## Arbeitsauftrag 1
Schreiben Sie aus dem Text zur ärztlichen Honorarreform alles von „Sie und andere“ bis hinunter zu „Praxis versorgen können.“ ab.
## Arbeitsauftrag 2
Wie könnte der Text zur ärztlichen Honorarreform nach seinem letzten Satz weitergehen? Schreiben Sie ihn fort.

## Textauszug

::::::

Ich sehe die FAZ durchaus als seriöse Informationsquelle, kann Ihr Zitat aus einem Bericht jedoch so nicht stehen lassen.

Sie und andere niedergelassene Ärzte aus unserer Region berichten, dass Sie durch die Mitteilung der Kassenärztlichen Vereinigung zum Regelleistungsvolumen deutliche Einnahmeverluste hätten. Diese Mitteilungen und die öffentliche Diskussion führen zu einer großen Verunsicherung der Betroffenen und ihrer Patienten. Ihre Sorgen und Ängste nehme ich sehr ernst. Es ist sehr wichtig für mich, über die ärztliche Honorarreform und ihre Auswirkungen sachlich zu informieren und damit zu mehr Transparenz beizutragen. Mir ist es ein großes Anliegen, dass wir hier weiterhin wohnortnahe über eine qualitativ hochwertige Versorgung mit niedergelassenen, freiberuflich tätigen Ärzten und Fachärzten verfügen, die gerne und unter für sie guten und verlässlichen Bedingungen ihre Patienten in der Praxis versorgen können.

Mit dem GKV-Wettbewerbsstärkungsgesetz hat der Gesetzgeber den gesetzlichen Rahmen für ein neues ärztliches Vergütungssystem geschaffen und damit langjährige Forderungen der Ärzteschaft umgesetzt: Die Budgetierung der ärztlichen Honorare ist beendet und die vertragsärztlichen Leistungen werden seit dem 1. Januar 2009 grundsätzlich mit festen Preisen einer nach haus- und fachärztlichen Leistung getrennt ausgestalteten regionalen Eurogebührenordnung vergütet. Damit die finanzielle Lage der Ärzteschaft insgesamt verbessert und ein Absinken der Honorarsituation in Baden-Württemberg in Folge der Bundeseinheitlichkeit der Vergütung vermieden werden kann, wurde insbesondere auf Betreiben der Union das Gesamtvolumen der ärztlichen Vergütung im Vergleich 2007/2009 um mehr als 3 Mrd. Euro angehoben. Die Berechnungen des Instituts der Gemeinsamen Selbstverwaltung zum Ende des letzten Jahres belegen dies und prognostizieren für Baden-Württemberg ein Plus von 2,5 % gegenüber 2007 und ein Plus von 1,7 % gegenüber 2008.

::::::

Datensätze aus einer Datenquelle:
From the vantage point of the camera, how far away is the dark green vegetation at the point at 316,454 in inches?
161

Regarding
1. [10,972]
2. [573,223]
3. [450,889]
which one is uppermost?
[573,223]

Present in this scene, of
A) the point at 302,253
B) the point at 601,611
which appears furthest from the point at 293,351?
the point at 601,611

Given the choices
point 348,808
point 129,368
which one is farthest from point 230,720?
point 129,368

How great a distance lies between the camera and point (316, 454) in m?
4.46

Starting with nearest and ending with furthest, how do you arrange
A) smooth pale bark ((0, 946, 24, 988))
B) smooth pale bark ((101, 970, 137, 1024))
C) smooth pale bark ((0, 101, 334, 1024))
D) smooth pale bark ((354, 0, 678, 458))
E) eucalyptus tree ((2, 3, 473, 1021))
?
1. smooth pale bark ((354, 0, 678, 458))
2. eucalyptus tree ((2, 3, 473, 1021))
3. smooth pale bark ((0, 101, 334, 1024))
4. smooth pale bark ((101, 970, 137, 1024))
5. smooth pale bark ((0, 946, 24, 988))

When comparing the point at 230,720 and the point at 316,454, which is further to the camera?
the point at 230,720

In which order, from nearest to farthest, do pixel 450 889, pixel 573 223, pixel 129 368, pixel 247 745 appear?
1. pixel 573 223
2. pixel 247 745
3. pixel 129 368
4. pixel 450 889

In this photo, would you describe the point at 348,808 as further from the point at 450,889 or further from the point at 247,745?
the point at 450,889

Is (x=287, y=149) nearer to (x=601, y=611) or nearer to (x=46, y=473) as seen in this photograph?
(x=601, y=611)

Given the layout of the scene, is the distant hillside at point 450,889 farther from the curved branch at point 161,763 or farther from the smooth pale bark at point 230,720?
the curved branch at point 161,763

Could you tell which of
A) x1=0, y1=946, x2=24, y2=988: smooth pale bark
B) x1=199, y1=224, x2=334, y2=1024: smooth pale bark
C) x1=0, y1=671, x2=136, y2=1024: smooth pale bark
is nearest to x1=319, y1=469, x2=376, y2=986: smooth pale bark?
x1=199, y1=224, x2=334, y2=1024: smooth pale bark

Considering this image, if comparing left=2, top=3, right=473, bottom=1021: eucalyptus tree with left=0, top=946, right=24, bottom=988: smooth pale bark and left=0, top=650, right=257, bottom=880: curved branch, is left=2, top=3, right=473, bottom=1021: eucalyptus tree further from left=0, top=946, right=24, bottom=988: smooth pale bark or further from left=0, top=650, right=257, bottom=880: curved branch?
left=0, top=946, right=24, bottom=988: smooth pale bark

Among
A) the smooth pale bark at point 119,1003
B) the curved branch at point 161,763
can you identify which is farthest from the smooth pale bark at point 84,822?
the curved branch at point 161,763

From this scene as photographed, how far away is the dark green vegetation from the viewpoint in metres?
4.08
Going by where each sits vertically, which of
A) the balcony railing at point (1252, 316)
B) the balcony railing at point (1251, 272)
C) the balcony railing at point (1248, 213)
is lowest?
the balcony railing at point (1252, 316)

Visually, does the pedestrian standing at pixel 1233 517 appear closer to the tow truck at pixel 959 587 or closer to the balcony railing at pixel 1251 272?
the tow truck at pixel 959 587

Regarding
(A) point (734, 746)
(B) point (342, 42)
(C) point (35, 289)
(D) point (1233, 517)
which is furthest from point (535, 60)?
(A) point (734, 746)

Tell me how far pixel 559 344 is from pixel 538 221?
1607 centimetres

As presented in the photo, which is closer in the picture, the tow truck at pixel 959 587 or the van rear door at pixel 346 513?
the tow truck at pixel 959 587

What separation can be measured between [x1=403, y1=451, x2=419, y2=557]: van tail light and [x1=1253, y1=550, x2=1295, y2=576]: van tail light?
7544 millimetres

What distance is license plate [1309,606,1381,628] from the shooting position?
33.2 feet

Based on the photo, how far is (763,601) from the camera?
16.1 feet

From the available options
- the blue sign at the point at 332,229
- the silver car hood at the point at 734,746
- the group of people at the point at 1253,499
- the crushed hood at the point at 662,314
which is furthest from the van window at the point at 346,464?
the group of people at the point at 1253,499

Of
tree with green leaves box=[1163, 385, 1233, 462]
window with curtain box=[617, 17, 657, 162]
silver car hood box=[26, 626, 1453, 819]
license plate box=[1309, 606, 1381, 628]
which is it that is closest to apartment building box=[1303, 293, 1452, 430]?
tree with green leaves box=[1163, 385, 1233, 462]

::::::

## Antwortbereich 1
Sie und andere niedergelassene Ärzte aus unserer Region berichten, dass Sie durch die Mitteilung der Kassenärztlichen Vereinigung zum Regelleistungsvolumen deutliche Einnahmeverluste hätten. Diese Mitteilungen und die öffentliche Diskussion führen zu einer großen Verunsicherung der Betroffenen und ihrer Patienten. Ihre Sorgen und Ängste nehme ich sehr ernst. Es ist sehr wichtig für mich, über die ärztliche Honorarreform und ihre Auswirkungen sachlich zu informieren und damit zu mehr Transparenz beizutragen. Mir ist es ein großes Anliegen, dass wir hier weiterhin wohnortnahe über eine qualitativ hochwertige Versorgung mit niedergelassenen, freiberuflich tätigen Ärzten und Fachärzten verfügen, die gerne und unter für sie guten und verlässlichen Bedingungen ihre Patienten in der Praxis versorgen können.

## Antwortbereich 2
Die weitere Ausgestaltung der ärztlichen Honorarreform ist Aufgabe der gemeinsamen Selbstverwaltung, d. h. von Ärzten und Krankenkassen. Dazu gehört insbesondere auch die Honorarverteilung. Auf Bundesebene hat der Bewertungsausschuss Beschlüsse gefasst, die auf der regionalen Ebene von den Kassenärztlichen Vereinigungen und deren regionalen Vertragspartnern auf Kassenseite konkretisiert werden. Dabei haben sie Gestaltungsraum zur Abbildung regionaler Besonderheiten durch zusätzliche regionale Zuschläge, die sich positiv auf das ärztliche Honorar auswirken können.

Nachdem Ihre Schilderungen aus der Praxis in weiten Teilen nicht mit den Berechnungen der Gemeinsamen Selbstverwaltung, die uns vorlagen, übereinstimmen, hat meine Kollegin Annette Widmann-Mauz als gesundheitspolitische Sprecherin meiner Fraktion die Klärung der offenen Fragen und Transparenz über die Arbeit der Gemeinsamen Selbstverwaltung eingefordert. Dazu hatte sie in den letzten Wochen zahlreiche Gespräche mit Vorständen der Kassenärztlichen Vereinigung Baden-Württemberg, der Kassenärztlichen Bundesvereinigung (KBV), dem Spitzenverband Bund der Krankenkassen und Bundesgesundheitsministerin Ulla Schmidt, sowie der Leitungsebene des Bundesgesundheitsministeriums geführt.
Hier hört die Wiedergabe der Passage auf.